The Duplass Brothers’ ‘Togetherness’: Eagle Rock As Mid-Life Metaphor – TCA

In their arthouse feature oeuvre, from feature directing projects such as Cyrus to productions such as last summer’s quirky The One I Love, Jay and Mark Duplass have shown a knack for capturing the eccentricities and foibles of romance.

“I received a compliment from a fan after they saw our film The Puffy Chair and they said, ‘It felt like you put a microphone in our apartment and recorded that fight scene.'” Mark Duplass said during the TCA panel for Togetherness, the new HBO series the brothers created

Premiering Jan. 11, Togetherness marks the Duplass Brothers TV series debut. The show follows Brett and Michelle (Mark Duplass and Melanie Lynskey) who are weathering ennui in their marriage and sex life.

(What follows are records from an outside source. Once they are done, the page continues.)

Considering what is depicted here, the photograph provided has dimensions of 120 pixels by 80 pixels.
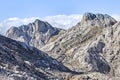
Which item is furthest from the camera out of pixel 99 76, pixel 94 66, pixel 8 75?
pixel 94 66

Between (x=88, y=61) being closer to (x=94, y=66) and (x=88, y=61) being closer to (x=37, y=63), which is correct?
(x=94, y=66)

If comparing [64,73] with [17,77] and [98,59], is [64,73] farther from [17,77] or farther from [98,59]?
[98,59]

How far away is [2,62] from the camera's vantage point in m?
64.4

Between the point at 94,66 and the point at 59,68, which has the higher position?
the point at 94,66

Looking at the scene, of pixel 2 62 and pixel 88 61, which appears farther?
pixel 88 61

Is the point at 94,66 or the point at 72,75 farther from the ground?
the point at 94,66

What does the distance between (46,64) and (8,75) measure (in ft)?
143

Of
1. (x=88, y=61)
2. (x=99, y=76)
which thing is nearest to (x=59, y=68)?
(x=99, y=76)

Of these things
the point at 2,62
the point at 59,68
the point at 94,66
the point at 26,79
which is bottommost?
the point at 26,79

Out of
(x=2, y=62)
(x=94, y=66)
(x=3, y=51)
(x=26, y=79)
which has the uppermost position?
(x=94, y=66)

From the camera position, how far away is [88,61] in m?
194

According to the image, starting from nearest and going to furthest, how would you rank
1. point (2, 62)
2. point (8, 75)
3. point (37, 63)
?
point (8, 75) < point (2, 62) < point (37, 63)

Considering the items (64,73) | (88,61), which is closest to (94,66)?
(88,61)

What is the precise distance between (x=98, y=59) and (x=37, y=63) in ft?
347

Their domestic lives are shaken up when Brett’s friend Alex (Steve Zissis) and Michelle’s sister Tina (Amanda Peet) move in under the same roof.

For Jay Duplass, the series’ backdrop in the older, increasingly hipster Northeast Los Angeles neighborhood of Eagle Rock symbolizes the mid-life hijinks at the heart of the show.

“Eagle Rock is on the fringe of Los Angeles,” Jay Duplass said. “It’s often said that it’s a place where hipsters go to die or go to have children. It’s like a weigh station and our characters have one foot in Los Angeles and one foot out. They’re not sure if they fit in, not sure what they’re doing. It was important to set the show in that particular neighborhood.”

Added Mark Duplass, “The location is representative of how we see the world. How we strive to be closer to our family, kids and friends. But as soon as we get that, we want to eject and be on a trip by ourselves. It’s sad and funny. When we started cooking up the show, that’s the core of what we wanted to make.”

Elaborating on their process, Mark Duplass said the duo bring complete scripts to the actors, but leave them opportunities to improvise at the table read or during filming: “Improvisation is used as a means to get intimacy between the characters.”

Peet, commenting on the creative license, praised the brothers.

“As actors we’re fighting to keep their writing,” Peet said. “It’s an unusual position to be in as an actor. It’s a delight and makes you feel trusted, but it’s scary and exhilarating.”

The actress then added, “But we do have complete scripts.”

Snapped Mark Duplass, “Stop defending our scripts!”